陸上自衛隊の訓練で水陸両用車AAV7から降車する水陸機動団=静岡県の東富士演習場
陸上自衛隊の訓練で水陸両用車AAV7から降車する水陸機動団=静岡県の東富士演習場

防衛省は令和6年度から、自衛官の増員に向けて本腰を入れる。定員から一定数を減らした予算上の人数を示す「実員」と呼ばれる枠組みを撤廃する。事実上、自衛官数の上限となっていた実員をなくすことで、法律で定められた定員の確保を目指す。一方、人材基盤を強化するため、陸上自衛隊の水陸機動団など自衛官の手当て拡充も図る。

実員は、人件・糧食費を算出する上で、財務省による査定を受けて決定される予算上の自衛官の人数。5年度の時点で、自衛官の定員は24万7154人なのに対し、実員は23万5110人。定員に対する実員の割合を示す「充足率」は約95%となっている。

昭和30年代に自衛官の募集が難航し、定員を埋められず予算を返上する事態が相次いだため導入された。近年は、実員が事実上の上限となり、安全保障環境を踏まえ防衛に必要な人数から算出した定員が形骸化しているとの指摘もあることから、防衛省内で廃止を求める意見が上がっていた。

昨年12月に閣議決定された安保3文書の策定過程では、防衛費の大幅増を見越し、自衛隊の「制服組」が定員増を要求。
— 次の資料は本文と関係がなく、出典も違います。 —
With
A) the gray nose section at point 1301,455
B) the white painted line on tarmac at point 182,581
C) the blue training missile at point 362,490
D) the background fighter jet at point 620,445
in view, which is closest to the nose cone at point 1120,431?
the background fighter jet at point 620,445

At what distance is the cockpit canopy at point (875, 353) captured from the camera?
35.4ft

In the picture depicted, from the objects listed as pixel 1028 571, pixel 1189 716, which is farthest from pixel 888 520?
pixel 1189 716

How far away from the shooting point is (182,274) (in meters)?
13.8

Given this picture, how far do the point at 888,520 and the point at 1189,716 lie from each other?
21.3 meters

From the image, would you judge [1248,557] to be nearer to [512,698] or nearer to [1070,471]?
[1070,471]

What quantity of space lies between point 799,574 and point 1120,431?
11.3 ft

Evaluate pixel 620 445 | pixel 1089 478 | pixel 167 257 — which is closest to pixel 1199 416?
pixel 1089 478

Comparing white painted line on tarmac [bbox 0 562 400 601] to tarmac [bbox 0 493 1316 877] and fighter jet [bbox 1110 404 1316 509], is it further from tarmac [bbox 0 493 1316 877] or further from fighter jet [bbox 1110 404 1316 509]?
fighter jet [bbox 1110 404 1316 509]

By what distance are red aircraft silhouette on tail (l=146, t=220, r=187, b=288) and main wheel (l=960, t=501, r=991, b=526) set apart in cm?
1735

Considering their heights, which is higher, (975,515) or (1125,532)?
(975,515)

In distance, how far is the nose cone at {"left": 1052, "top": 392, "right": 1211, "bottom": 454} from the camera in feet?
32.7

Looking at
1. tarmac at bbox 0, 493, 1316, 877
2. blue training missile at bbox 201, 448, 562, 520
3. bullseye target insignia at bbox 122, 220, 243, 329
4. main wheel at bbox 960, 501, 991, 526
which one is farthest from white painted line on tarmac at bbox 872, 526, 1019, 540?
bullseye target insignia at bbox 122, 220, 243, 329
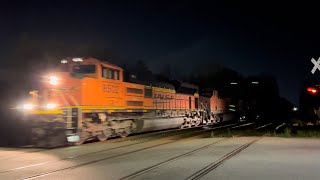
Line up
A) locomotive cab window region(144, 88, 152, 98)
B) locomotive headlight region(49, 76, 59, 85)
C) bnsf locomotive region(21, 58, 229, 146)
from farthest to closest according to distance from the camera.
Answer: locomotive cab window region(144, 88, 152, 98) < locomotive headlight region(49, 76, 59, 85) < bnsf locomotive region(21, 58, 229, 146)

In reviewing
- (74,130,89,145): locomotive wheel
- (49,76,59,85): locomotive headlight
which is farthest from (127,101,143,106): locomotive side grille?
(49,76,59,85): locomotive headlight

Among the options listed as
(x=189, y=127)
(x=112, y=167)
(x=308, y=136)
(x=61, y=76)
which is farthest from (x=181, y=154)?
(x=189, y=127)

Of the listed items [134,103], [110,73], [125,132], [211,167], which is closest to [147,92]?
[134,103]

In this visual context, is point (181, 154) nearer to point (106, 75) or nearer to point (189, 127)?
point (106, 75)

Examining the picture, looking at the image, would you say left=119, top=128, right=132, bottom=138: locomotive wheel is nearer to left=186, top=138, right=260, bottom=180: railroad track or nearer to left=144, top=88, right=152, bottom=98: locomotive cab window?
left=144, top=88, right=152, bottom=98: locomotive cab window

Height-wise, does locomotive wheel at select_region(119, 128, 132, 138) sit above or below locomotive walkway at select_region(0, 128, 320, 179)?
above

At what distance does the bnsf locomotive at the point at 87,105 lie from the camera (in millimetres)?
17891

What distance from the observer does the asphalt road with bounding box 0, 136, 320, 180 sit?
1013cm

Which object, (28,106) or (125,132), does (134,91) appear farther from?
(28,106)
これに対し、財務省は少子高齢化の影響で現行水準の定員を満たすことは難しいと指摘し、まずは定員を確保することを求めた。3文書では「自衛官の定員は増やさずに必要な人員を確保する」とし、定員増を見送った。

安保環境が厳しさを増し、人材確保が求められる中、防衛省は実員を撤廃することで、自衛官の人数を定員に近づけ、将来的な定員増につなげたい考えだ。
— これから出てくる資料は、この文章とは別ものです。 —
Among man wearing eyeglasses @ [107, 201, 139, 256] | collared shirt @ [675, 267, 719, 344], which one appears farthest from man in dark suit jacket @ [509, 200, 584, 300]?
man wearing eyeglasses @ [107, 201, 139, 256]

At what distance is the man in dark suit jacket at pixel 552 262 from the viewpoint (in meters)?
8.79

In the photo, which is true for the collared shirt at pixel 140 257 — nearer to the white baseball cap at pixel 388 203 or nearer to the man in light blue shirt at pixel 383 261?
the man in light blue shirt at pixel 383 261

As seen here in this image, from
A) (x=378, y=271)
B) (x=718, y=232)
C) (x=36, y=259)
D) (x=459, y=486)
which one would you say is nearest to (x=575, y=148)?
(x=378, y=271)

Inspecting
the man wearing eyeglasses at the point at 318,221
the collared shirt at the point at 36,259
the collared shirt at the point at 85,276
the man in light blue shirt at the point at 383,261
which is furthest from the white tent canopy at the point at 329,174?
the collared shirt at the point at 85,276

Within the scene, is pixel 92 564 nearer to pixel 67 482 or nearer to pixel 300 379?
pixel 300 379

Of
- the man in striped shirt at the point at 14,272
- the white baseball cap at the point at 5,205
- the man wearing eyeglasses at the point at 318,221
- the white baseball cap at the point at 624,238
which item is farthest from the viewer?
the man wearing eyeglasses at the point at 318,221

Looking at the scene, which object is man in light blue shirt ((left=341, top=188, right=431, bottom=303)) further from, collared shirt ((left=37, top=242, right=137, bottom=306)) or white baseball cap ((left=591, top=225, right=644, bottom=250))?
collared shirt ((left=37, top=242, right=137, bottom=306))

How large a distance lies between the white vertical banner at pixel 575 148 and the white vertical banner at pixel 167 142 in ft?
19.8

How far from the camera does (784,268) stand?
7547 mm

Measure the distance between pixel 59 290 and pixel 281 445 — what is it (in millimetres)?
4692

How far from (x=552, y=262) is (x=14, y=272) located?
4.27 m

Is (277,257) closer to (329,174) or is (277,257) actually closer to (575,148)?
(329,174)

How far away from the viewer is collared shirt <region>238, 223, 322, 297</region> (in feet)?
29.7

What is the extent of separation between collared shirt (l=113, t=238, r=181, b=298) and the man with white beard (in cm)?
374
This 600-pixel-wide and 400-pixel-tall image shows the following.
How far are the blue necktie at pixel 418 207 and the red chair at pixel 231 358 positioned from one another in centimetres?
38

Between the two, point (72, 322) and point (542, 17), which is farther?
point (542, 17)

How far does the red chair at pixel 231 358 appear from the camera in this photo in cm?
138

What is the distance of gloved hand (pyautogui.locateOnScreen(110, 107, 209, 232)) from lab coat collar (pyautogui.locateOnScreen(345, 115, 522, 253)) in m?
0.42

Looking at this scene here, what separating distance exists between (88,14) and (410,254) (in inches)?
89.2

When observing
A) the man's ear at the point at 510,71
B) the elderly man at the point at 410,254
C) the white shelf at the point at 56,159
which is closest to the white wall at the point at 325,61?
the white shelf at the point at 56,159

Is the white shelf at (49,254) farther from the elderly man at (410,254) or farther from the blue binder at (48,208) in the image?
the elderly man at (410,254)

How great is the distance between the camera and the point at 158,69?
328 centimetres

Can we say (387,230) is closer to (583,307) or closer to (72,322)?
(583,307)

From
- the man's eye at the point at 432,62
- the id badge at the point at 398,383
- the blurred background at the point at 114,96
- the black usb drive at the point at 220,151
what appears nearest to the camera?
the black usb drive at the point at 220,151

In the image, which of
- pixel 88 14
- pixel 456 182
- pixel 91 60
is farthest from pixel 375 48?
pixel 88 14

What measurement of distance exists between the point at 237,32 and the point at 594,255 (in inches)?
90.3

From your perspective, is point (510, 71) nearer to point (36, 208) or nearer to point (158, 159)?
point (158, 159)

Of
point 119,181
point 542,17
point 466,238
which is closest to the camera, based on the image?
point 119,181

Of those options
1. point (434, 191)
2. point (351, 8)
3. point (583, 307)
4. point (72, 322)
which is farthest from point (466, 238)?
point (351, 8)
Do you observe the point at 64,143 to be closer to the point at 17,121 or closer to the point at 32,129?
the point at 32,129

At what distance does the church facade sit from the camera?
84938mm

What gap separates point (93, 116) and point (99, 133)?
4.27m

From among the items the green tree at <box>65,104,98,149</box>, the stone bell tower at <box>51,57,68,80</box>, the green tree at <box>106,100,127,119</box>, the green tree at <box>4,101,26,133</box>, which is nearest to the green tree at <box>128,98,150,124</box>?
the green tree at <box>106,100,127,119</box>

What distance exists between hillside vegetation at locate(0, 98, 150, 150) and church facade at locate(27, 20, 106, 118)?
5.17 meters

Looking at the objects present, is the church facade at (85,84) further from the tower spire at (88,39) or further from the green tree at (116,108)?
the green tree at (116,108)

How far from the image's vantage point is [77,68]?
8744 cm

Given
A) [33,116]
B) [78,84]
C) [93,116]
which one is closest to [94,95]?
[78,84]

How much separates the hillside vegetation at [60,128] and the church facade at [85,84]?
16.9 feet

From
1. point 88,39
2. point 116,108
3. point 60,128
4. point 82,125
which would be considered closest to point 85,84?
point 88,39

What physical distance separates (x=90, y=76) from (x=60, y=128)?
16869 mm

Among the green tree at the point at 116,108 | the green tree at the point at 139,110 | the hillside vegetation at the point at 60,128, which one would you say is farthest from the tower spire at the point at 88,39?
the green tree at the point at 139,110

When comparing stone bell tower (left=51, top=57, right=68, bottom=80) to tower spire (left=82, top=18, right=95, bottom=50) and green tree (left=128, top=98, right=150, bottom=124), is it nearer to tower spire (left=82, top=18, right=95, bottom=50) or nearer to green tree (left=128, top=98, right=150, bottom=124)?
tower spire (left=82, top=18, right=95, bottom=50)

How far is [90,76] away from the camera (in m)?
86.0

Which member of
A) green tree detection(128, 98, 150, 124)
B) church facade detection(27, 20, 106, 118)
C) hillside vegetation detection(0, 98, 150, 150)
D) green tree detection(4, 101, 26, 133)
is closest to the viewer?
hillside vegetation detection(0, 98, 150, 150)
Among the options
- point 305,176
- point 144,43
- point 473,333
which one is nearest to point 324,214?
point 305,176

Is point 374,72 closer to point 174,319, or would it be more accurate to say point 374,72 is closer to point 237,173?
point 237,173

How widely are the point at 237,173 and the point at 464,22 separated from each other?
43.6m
ただ、少子高齢化や高水準で推移する有効求人倍率の影響も受け、自衛官の募集は厳しい状況が続く。実員を廃止したからといって、すぐに人材が集まるわけではない。防衛省は6年度、人的基盤強化策の一環として手当の拡充など自衛官の処遇改善を図る。

6年度当初予算案に96億円を計上し、離島防衛の専門部隊である陸自の水陸機動団に対する「特殊作戦隊員手当」の支給割合を約13%引き上げるほか、護衛艦や潜水艦で勤務する海上自衛官への「乗組手当」も支給割合を約10%引き上げる。